Most (86 percent) women responding said they brush their teeth twice a day, compared to only 66 percent of men who said they do.

Men also changed their toothbrush less frequently than recommended by the ADA, opting for a new brush on average every five months instead of every three or four months.

And yup, the tough cowboys of the historic American West may have smoked, chewed or thrown back some hooch, but tobacco and alcohol are potential smile wreckers and downright dangerous.
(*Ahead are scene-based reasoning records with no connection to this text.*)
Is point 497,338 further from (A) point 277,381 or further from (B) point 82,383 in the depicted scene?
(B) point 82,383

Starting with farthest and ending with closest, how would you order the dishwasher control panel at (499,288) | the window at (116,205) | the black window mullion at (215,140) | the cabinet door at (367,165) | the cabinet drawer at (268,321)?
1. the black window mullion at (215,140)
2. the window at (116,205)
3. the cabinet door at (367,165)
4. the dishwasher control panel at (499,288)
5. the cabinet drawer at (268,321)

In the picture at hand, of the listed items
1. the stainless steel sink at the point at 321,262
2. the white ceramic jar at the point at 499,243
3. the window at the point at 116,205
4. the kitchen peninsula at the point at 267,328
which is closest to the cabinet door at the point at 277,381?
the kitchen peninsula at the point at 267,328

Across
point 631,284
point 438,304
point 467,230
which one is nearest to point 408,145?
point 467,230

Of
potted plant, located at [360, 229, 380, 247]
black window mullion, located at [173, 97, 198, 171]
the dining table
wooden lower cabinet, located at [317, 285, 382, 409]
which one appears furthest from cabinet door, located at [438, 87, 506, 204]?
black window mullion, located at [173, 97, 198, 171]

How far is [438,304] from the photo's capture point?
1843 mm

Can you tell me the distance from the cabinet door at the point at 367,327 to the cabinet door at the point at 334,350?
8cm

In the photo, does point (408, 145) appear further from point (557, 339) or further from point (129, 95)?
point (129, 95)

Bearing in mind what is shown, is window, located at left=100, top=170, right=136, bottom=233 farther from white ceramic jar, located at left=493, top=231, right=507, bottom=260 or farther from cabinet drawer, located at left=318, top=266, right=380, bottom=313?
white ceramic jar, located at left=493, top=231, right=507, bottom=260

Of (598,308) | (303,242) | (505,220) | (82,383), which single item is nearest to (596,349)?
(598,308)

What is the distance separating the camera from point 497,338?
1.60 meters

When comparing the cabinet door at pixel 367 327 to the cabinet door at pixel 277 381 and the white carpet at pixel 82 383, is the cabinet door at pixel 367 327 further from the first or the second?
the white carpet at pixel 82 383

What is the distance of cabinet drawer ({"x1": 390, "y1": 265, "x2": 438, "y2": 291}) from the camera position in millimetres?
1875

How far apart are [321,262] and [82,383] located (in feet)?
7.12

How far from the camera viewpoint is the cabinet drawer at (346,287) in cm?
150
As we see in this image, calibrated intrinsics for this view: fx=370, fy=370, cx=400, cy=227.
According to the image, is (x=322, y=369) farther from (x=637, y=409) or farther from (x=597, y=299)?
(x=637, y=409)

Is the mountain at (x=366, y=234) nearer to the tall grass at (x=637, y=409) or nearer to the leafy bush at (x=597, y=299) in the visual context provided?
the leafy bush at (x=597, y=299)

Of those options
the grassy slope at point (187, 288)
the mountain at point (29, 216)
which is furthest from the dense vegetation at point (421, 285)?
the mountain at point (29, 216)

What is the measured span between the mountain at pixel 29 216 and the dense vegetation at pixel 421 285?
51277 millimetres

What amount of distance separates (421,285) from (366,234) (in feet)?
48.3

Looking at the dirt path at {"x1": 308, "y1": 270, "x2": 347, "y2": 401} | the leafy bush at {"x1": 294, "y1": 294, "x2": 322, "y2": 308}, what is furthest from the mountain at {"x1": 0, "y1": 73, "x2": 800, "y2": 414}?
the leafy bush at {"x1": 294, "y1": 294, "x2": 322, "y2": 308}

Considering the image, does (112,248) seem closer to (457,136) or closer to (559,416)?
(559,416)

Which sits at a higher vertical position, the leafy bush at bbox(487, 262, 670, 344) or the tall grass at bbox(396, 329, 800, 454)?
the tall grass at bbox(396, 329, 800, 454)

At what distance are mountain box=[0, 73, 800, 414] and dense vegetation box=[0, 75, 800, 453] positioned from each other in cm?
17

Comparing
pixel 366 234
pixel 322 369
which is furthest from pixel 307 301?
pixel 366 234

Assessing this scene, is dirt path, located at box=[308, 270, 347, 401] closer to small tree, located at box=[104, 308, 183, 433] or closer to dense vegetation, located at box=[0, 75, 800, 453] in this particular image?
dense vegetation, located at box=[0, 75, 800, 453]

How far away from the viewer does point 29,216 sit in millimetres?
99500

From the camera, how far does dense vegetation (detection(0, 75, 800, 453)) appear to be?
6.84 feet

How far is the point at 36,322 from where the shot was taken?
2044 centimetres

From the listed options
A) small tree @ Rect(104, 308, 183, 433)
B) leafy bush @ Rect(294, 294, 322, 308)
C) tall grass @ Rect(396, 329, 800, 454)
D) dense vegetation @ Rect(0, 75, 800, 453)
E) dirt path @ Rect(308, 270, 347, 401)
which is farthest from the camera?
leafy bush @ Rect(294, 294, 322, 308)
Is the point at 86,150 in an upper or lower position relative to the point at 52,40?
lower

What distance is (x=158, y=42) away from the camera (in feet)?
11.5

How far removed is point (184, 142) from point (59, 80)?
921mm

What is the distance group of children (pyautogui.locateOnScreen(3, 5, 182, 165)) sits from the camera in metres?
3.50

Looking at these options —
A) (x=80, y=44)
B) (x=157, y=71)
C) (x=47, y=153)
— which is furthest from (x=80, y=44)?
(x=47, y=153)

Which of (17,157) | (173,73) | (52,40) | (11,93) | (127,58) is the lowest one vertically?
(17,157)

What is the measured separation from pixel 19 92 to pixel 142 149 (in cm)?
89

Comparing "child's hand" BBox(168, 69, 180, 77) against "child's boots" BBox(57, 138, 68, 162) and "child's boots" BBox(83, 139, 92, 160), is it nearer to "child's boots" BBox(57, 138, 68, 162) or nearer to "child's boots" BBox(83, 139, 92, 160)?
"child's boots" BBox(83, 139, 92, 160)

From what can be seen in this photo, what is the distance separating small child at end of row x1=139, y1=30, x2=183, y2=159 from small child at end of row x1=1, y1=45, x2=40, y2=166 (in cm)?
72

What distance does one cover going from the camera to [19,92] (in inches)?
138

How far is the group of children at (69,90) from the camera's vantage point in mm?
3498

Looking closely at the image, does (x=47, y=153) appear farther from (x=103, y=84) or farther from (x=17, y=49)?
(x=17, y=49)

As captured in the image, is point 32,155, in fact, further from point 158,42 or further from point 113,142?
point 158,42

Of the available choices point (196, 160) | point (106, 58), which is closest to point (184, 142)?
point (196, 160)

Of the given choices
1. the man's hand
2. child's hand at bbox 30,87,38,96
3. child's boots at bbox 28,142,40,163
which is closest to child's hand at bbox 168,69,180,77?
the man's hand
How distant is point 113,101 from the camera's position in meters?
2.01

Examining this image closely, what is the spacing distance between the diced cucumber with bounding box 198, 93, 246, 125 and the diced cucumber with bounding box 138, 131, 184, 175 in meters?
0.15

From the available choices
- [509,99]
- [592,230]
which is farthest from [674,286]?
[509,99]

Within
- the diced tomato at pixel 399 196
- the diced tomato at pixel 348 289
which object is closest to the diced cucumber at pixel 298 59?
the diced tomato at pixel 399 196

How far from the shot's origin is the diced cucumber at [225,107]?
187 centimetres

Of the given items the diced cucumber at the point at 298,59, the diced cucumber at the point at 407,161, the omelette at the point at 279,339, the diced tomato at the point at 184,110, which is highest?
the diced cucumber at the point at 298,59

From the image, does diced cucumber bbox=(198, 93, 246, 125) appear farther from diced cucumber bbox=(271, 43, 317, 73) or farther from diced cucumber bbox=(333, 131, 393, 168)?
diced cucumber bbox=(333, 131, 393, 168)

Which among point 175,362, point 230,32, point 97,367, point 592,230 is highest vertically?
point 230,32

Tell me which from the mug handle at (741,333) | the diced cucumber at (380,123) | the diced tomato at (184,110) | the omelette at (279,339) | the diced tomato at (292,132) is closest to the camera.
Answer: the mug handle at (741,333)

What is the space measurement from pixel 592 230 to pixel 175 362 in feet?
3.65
Guys who smoke cigars, cigarettes and pipes; use dip, snuff or chewing tobacco; or drink alcohol are twice as likely to develop oral cancer than women, and their risk goes up after they hit age 50. Quitting tobacco and moderating or avoiding alcohol can protect those pearly whites and maybe even save your life.

Jocks that play contact sports like soccer, football, basketball and hockey should use a mouthguard to protect their teeth and road warriors who ride bicycles or motorcycles should wear a helmet.

Guys who think seeing a little blood in the sink after brushing is normal should visit the dentist to see if they are developing gum disease. Research has linked gum disease to a variety of other health issues, including heart disease and diabetes. Regular dental checkups are important for people of both genders and all ages.

Taking prescription medications can lead to dry mouth, a condition in which a lack of saliva increases the amount of cavity-causing bacteria that sticks to the teeth, leading to tooth decay.